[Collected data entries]

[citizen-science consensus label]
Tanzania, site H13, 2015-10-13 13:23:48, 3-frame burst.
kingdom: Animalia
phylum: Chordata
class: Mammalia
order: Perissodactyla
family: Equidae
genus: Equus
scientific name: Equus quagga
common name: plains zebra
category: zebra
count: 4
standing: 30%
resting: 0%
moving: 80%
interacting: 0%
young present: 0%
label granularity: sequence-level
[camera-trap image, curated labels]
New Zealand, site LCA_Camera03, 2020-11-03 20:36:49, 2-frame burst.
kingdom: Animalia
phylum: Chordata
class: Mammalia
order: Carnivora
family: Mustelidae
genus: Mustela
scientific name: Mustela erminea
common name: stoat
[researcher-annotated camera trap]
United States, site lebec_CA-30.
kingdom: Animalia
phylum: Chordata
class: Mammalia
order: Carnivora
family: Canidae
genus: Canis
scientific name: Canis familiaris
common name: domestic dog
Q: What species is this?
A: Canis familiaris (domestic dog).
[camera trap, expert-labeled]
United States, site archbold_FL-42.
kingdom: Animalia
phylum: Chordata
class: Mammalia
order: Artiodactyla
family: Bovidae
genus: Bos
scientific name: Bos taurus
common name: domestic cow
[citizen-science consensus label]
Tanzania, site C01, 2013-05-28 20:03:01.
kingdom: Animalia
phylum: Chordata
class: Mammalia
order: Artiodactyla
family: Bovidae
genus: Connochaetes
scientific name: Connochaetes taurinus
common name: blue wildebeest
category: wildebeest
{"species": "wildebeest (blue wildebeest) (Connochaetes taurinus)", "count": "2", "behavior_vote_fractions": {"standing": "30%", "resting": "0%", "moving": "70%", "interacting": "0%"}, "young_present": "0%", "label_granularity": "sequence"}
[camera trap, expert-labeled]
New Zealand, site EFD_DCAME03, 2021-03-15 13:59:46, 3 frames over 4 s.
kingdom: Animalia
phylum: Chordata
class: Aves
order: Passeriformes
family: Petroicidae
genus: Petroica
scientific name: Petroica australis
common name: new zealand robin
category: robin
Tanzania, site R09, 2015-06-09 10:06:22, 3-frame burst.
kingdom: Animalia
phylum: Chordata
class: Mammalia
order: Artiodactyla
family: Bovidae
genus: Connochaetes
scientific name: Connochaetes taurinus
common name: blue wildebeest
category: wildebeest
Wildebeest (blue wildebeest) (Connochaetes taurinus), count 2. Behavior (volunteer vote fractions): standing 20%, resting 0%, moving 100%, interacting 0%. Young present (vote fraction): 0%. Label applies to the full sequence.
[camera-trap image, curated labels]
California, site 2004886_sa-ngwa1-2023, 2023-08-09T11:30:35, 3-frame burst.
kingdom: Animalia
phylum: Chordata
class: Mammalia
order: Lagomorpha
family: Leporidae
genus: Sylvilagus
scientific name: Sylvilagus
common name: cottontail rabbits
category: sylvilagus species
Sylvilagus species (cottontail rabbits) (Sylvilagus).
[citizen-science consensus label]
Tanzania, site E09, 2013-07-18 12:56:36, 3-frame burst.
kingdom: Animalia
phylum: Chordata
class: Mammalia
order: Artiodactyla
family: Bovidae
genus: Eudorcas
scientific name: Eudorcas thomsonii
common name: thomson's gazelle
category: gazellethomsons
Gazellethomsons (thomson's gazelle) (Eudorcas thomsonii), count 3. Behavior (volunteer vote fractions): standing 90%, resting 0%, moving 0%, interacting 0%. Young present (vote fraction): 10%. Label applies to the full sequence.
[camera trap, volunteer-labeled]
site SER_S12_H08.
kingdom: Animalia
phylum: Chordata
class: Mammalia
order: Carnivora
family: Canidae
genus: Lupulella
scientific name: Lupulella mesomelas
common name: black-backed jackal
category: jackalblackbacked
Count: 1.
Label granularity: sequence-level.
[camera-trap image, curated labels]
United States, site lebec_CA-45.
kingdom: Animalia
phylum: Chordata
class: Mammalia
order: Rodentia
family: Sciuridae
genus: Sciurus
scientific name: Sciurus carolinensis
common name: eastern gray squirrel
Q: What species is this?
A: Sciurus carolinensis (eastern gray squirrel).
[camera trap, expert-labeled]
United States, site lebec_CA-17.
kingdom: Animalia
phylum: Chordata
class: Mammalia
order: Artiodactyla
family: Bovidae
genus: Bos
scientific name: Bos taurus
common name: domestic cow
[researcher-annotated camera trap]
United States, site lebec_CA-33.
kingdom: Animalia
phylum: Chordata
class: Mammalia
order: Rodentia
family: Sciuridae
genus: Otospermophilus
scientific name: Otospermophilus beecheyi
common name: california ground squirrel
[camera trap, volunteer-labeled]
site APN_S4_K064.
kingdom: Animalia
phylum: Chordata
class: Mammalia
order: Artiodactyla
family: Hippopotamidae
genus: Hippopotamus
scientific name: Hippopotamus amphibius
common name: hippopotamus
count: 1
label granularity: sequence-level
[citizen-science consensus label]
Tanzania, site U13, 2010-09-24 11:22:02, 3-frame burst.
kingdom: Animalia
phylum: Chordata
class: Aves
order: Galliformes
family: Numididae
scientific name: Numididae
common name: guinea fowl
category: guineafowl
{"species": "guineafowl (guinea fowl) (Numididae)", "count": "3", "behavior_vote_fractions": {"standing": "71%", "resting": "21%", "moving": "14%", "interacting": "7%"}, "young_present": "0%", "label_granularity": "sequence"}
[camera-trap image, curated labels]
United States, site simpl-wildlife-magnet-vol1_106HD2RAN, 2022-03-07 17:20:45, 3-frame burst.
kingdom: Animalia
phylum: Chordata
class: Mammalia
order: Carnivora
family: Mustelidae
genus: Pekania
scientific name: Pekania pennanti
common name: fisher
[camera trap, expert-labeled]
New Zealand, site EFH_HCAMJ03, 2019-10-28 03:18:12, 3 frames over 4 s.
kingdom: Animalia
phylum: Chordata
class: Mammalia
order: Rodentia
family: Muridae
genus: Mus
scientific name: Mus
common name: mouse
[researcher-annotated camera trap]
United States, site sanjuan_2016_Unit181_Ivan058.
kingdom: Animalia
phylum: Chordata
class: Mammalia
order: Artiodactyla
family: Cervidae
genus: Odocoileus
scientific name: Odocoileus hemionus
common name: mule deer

• Aim of the task: All of the lines above must be returned exactly as they stand.

• Result of the task:
[citizen-science consensus label]
Tanzania, site H13, 2015-10-13 13:23:48, 3-frame burst.
kingdom: Animalia
phylum: Chordata
class: Mammalia
order: Perissodactyla
family: Equidae
genus: Equus
scientific name: Equus quagga
common name: plains zebra
category: zebra
count: 4
standing: 30%
resting: 0%
moving: 80%
interacting: 0%
young present: 0%
label granularity: sequence-level
[camera-trap image, curated labels]
New Zealand, site LCA_Camera03, 2020-11-03 20:36:49, 2-frame burst.
kingdom: Animalia
phylum: Chordata
class: Mammalia
order: Carnivora
family: Mustelidae
genus: Mustela
scientific name: Mustela erminea
common name: stoat
[researcher-annotated camera trap]
United States, site lebec_CA-30.
kingdom: Animalia
phylum: Chordata
class: Mammalia
order: Carnivora
family: Canidae
genus: Canis
scientific name: Canis familiaris
common name: domestic dog
Q: What species is this?
A: Canis familiaris (domestic dog).
[camera trap, expert-labeled]
United States, site archbold_FL-42.
kingdom: Animalia
phylum: Chordata
class: Mammalia
order: Artiodactyla
family: Bovidae
genus: Bos
scientific name: Bos taurus
common name: domestic cow
[citizen-science consensus label]
Tanzania, site C01, 2013-05-28 20:03:01.
kingdom: Animalia
phylum: Chordata
class: Mammalia
order: Artiodactyla
family: Bovidae
genus: Connochaetes
scientific name: Connochaetes taurinus
common name: blue wildebeest
category: wildebeest
{"species": "wildebeest (blue wildebeest) (Connochaetes taurinus)", "count": "2", "behavior_vote_fractions": {"standing": "30%", "resting": "0%", "moving": "70%", "interacting": "0%"}, "young_present": "0%", "label_granularity": "sequence"}
[camera trap, expert-labeled]
New Zealand, site EFD_DCAME03, 2021-03-15 13:59:46, 3 frames over 4 s.
kingdom: Animalia
phylum: Chordata
class: Aves
order: Passeriformes
family: Petroicidae
genus: Petroica
scientific name: Petroica australis
common name: new zealand robin
category: robin
Tanzania, site R09, 2015-06-09 10:06:22, 3-frame burst.
kingdom: Animalia
phylum: Chordata
class: Mammalia
order: Artiodactyla
family: Bovidae
genus: Connochaetes
scientific name: Connochaetes taurinus
common name: blue wildebeest
category: wildebeest
Wildebeest (blue wildebeest) (Connochaetes taurinus), count 2. Behavior (volunteer vote fractions): standing 20%, resting 0%, moving 100%, interacting 0%. Young present (vote fraction): 0%. Label applies to the full sequence.
[camera-trap image, curated labels]
California, site 2004886_sa-ngwa1-2023, 2023-08-09T11:30:35, 3-frame burst.
kingdom: Animalia
phylum: Chordata
class: Mammalia
order: Lagomorpha
family: Leporidae
genus: Sylvilagus
scientific name: Sylvilagus
common name: cottontail rabbits
category: sylvilagus species
Sylvilagus species (cottontail rabbits) (Sylvilagus).
[citizen-science consensus label]
Tanzania, site E09, 2013-07-18 12:56:36, 3-frame burst.
kingdom: Animalia
phylum: Chordata
class: Mammalia
order: Artiodactyla
family: Bovidae
genus: Eudorcas
scientific name: Eudorcas thomsonii
common name: thomson's gazelle
category: gazellethomsons
Gazellethomsons (thomson's gazelle) (Eudorcas thomsonii), count 3. Behavior (volunteer vote fractions): standing 90%, resting 0%, moving 0%, interacting 0%. Young present (vote fraction): 10%. Label applies to the full sequence.
[camera trap, volunteer-labeled]
site SER_S12_H08.
kingdom: Animalia
phylum: Chordata
class: Mammalia
order: Carnivora
family: Canidae
genus: Lupulella
scientific name: Lupulella mesomelas
common name: black-backed jackal
category: jackalblackbacked
Count: 1.
Label granularity: sequence-level.
[camera-trap image, curated labels]
United States, site lebec_CA-45.
kingdom: Animalia
phylum: Chordata
class: Mammalia
order: Rodentia
family: Sciuridae
genus: Sciurus
scientific name: Sciurus carolinensis
common name: eastern gray squirrel
Q: What species is this?
A: Sciurus carolinensis (eastern gray squirrel).
[camera trap, expert-labeled]
United States, site lebec_CA-17.
kingdom: Animalia
phylum: Chordata
class: Mammalia
order: Artiodactyla
family: Bovidae
genus: Bos
scientific name: Bos taurus
common name: domestic cow
[researcher-annotated camera trap]
United States, site lebec_CA-33.
kingdom: Animalia
phylum: Chordata
class: Mammalia
order: Rodentia
family: Sciuridae
genus: Otospermophilus
scientific name: Otospermophilus beecheyi
common name: california ground squirrel
[camera trap, volunteer-labeled]
site APN_S4_K064.
kingdom: Animalia
phylum: Chordata
class: Mammalia
order: Artiodactyla
family: Hippopotamidae
genus: Hippopotamus
scientific name: Hippopotamus amphibius
common name: hippopotamus
count: 1
label granularity: sequence-level
[citizen-science consensus label]
Tanzania, site U13, 2010-09-24 11:22:02, 3-frame burst.
kingdom: Animalia
phylum: Chordata
class: Aves
order: Galliformes
family: Numididae
scientific name: Numididae
common name: guinea fowl
category: guineafowl
{"species": "guineafowl (guinea fowl) (Numididae)", "count": "3", "behavior_vote_fractions": {"standing": "71%", "resting": "21%", "moving": "14%", "interacting": "7%"}, "young_present": "0%", "label_granularity": "sequence"}
[camera-trap image, curated labels]
United States, site simpl-wildlife-magnet-vol1_106HD2RAN, 2022-03-07 17:20:45, 3-frame burst.
kingdom: Animalia
phylum: Chordata
class: Mammalia
order: Carnivora
family: Mustelidae
genus: Pekania
scientific name: Pekania pennanti
common name: fisher
[camera trap, expert-labeled]
New Zealand, site EFH_HCAMJ03, 2019-10-28 03:18:12, 3 frames over 4 s.
kingdom: Animalia
phylum: Chordata
class: Mammalia
order: Rodentia
family: Muridae
genus: Mus
scientific name: Mus
common name: mouse
[researcher-annotated camera trap]
United States, site sanjuan_2016_Unit181_Ivan058.
kingdom: Animalia
phylum: Chordata
class: Mammalia
order: Artiodactyla
family: Cervidae
genus: Odocoileus
scientific name: Odocoileus hemionus
common name: mule deer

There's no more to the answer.